━━━ Text shown ━━━
An Interview by Arameh Etemadi | Cinema Without Borders

This interview has been edited for clarity and length.

Haifaa Al Mansour Interview: Unidentified

Haifaa Al Mansour did not arrive at the cinema through the usual doors. Saudi Arabia’s first female feature film director came to it sideways, quietly, making her debut from inside a van — directing actors through a monitor because a woman on a public film set was, at the time, simply not done. That film was Wadjda. A girl. A bicycle. A kingdom that would, five years later, let women drive.

Her new film, Unidentified, distributed by Sony Pictures Classics, is a different kind of story. Nawal is a police archivist — a woman whose life has been taken apart piece by piece: a child lost, a marriage dissolved, a co-wife she never chose. When a murder lands on her desk, the film begins to ask what a woman does with that much accumulated loss. It is not a comfortable question, and Al Mansour does not offer a comfortable answer.

I spoke with Al Mansour via Zoom on June 1st, 2026, as part of the film’s international press junket. As a woman who grew up in the Middle East myself — in Iran, not Saudi Arabia, but close enough to recognize the architecture of constraint — the conversation felt less like an interview and more like a reckoning.

Arameh Etemadi: As a woman from the Middle East myself, and you being a woman from the Middle East too — what struck me in this film is that while it shows a woman’s courage, it also shows women standing against women. You were very bold in showing that when law and tradition serve men, women turn on each other. How did you find the strength to tell this story, knowing you would face criticism from the men of your own country?

Haifa Al Mansour: It is easier to get away with killing a woman. You understand this if you’re from the Middle East — the logic of shame and honor means people don’t want to investigate. They want to let it go. Anyone with a criminal mind will think: it is safer to kill a woman than a man. That needs to change. Women’s lives are as valuable as men’s. But it is not about law alone — it is about how the tribe perceives women, how tradition is transmitted across generations. It will not change overnight. But it must start now, with women discussing it, naming it, refusing to be silent about it.

Arameh Etemadi: How did you find this story? What was the journey toward a narrative about a woman who loses a child, has a co-wife, and gets divorced?
━━━
Requirement – Please output the part of the interview that opens with the words "An Interview by" and closes with "let women drive.", copying it word for word.
━━━ Data block ━━━
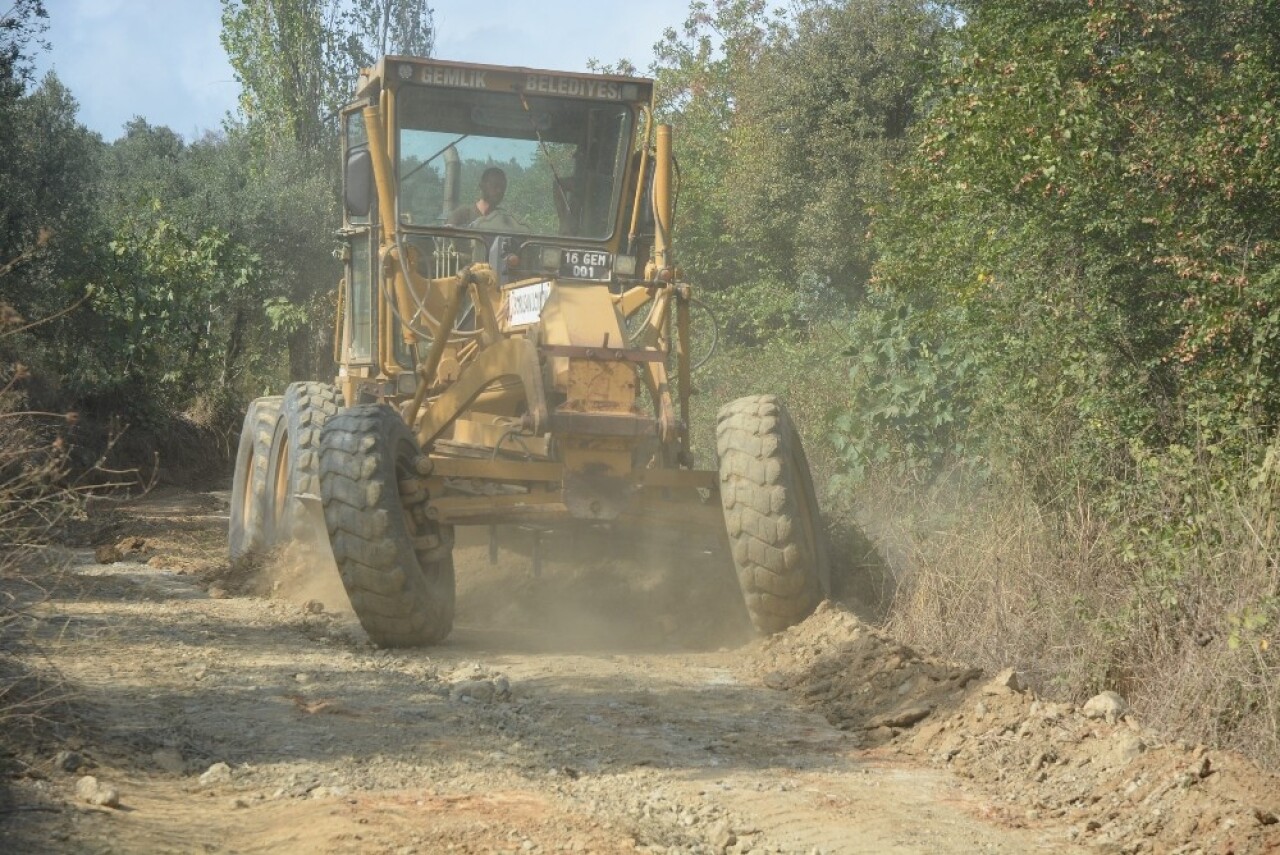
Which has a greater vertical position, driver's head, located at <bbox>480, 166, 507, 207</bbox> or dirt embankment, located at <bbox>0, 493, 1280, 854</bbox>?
driver's head, located at <bbox>480, 166, 507, 207</bbox>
━━━
Complete response –
An Interview by Arameh Etemadi | Cinema Without Borders

This interview has been edited for clarity and length.

Haifaa Al Mansour Interview: Unidentified

Haifaa Al Mansour did not arrive at the cinema through the usual doors. Saudi Arabia’s first female feature film director came to it sideways, quietly, making her debut from inside a van — directing actors through a monitor because a woman on a public film set was, at the time, simply not done. That film was Wadjda. A girl. A bicycle. A kingdom that would, five years later, let women drive.